Миновав Болохово, на подъезде к поселку Советский уткнулись в жуткую пробку: две встречных фуры столкнулись на полном ходу. Одна из них лежала опрокинутая на бок, перегораживая практически полдороги. Вторая валялась в придорожной канаве. Искореженный металл, битое стекло, растекшаяся вонючая солярка, порванные покрышки, деревянные щепки были повсюду. Зону аварии водители объезжали с черепашьей скоростью, отчего едущие следом машины образовали гигантский хвост.
Усталость от недосыпа и медленная езда сделали свое чёрное дело. В какой-то момент я просто отключился и заснул…
***
Такого дурацкого сна я не видел давно. К нам в квартиру пришла школьная подружка сына – девочка лет десяти. Она принесла с собой сову, по размерам больше напоминающую индюшку. И еще какую-то птицу, смахивающую на орла. Я как раз собирался лечь спать и зачем-то взял с собой в кровать ящерицу моего сына. Разноцветный геккон эублефар разместился на подушке. Сова быстренько подлезла под одеяло и устроилась за моей спиной. Причем одну мясистую лапу она нагло закинула мне на спину. Когда я, раздраженный, обернулся посмотреть, в чем дело, лапа оказалась жаренной с аппетитной светло-коричневой корочкой. Ящерица засуетилась и начала кусать меня за пальцы рук. Довершал безумие большой чёрный кот. Он порывался залезть на кровать и схватить геккона зубами. Каждый раз, когда ему это не удавалось, он фырчал на сову и бил ее когтистой лапой.
***
Проснулся я еще более разбитым, чем засыпал.
– Надо было взять зонтик, Мари, – не узнал я собственного голоса.
Открылась дверь, и я стал спускаться по гранитной лестнице на выходе из какой-то гостиницы. Следом за мной вышла изящная женщина лет тридцати пяти в темно-бежевом пальто, подчеркивающем ее прекрасную фигуру, и в ярко-красной шляпке с небольшими полями.

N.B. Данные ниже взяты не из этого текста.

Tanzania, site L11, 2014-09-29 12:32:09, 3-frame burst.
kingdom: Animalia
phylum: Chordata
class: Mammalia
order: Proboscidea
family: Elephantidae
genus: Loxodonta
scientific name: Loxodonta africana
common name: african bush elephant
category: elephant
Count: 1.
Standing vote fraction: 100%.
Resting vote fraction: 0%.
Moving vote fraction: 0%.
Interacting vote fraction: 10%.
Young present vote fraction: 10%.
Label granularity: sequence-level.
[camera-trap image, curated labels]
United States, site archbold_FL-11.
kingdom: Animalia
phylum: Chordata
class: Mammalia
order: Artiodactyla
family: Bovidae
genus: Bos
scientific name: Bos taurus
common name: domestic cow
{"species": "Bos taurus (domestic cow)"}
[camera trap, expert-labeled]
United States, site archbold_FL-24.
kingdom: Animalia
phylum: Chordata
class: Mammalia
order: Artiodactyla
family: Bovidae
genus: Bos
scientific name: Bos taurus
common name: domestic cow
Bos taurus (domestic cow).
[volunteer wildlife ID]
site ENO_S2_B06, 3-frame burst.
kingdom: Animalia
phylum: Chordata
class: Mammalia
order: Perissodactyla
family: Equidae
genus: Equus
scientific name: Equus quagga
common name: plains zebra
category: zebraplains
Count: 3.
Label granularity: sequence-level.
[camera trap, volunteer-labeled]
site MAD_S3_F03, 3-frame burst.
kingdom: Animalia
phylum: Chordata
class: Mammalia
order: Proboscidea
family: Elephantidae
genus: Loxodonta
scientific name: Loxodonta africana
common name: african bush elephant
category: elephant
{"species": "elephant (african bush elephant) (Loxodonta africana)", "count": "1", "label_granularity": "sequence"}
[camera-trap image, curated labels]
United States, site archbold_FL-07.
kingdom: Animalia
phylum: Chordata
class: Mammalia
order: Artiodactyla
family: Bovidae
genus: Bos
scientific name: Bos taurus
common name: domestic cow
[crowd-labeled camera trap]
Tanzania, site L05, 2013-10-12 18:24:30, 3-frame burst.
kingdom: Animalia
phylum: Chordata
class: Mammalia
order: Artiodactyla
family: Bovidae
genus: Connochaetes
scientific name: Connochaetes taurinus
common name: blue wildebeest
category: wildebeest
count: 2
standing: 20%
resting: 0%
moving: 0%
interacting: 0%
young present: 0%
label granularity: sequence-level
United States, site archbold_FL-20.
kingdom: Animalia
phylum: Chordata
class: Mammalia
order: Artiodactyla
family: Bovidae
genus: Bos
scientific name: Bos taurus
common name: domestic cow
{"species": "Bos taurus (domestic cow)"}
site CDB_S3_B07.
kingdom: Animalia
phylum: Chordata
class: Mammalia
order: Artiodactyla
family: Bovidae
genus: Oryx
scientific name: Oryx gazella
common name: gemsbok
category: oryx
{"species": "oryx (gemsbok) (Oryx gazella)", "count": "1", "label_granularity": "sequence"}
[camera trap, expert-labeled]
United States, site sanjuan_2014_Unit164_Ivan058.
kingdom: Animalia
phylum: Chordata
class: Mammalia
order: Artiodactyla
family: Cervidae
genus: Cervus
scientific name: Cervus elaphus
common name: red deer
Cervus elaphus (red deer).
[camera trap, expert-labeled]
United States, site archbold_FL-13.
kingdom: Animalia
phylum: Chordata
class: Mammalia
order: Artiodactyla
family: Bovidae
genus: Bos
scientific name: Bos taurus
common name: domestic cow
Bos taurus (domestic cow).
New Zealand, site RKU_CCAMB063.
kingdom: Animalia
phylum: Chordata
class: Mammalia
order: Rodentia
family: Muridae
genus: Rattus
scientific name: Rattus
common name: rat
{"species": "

На улице действительно шел слабый дождь. Тротуар и дорога были покрыты редкими лужицами, собирающимися в неглубоких ямках и трещинках в асфальте.
– Наш автобус! – с заметным акцентом вскрикнула девушка и решительным шагом направилась в сторону стеклянного павильона остановки. Я последовал за ней, не очень понимая, что вообще происходит и как я здесь оказался, но почему-то абсолютно уверенный, что надо следовать за спутницей неотрывно.
Подошел желтый Икарус «с гармошкой», – так называли удлиненный вариант автобуса в моём детстве. Мы вошли в последнюю дверь и устроились на задней площадке.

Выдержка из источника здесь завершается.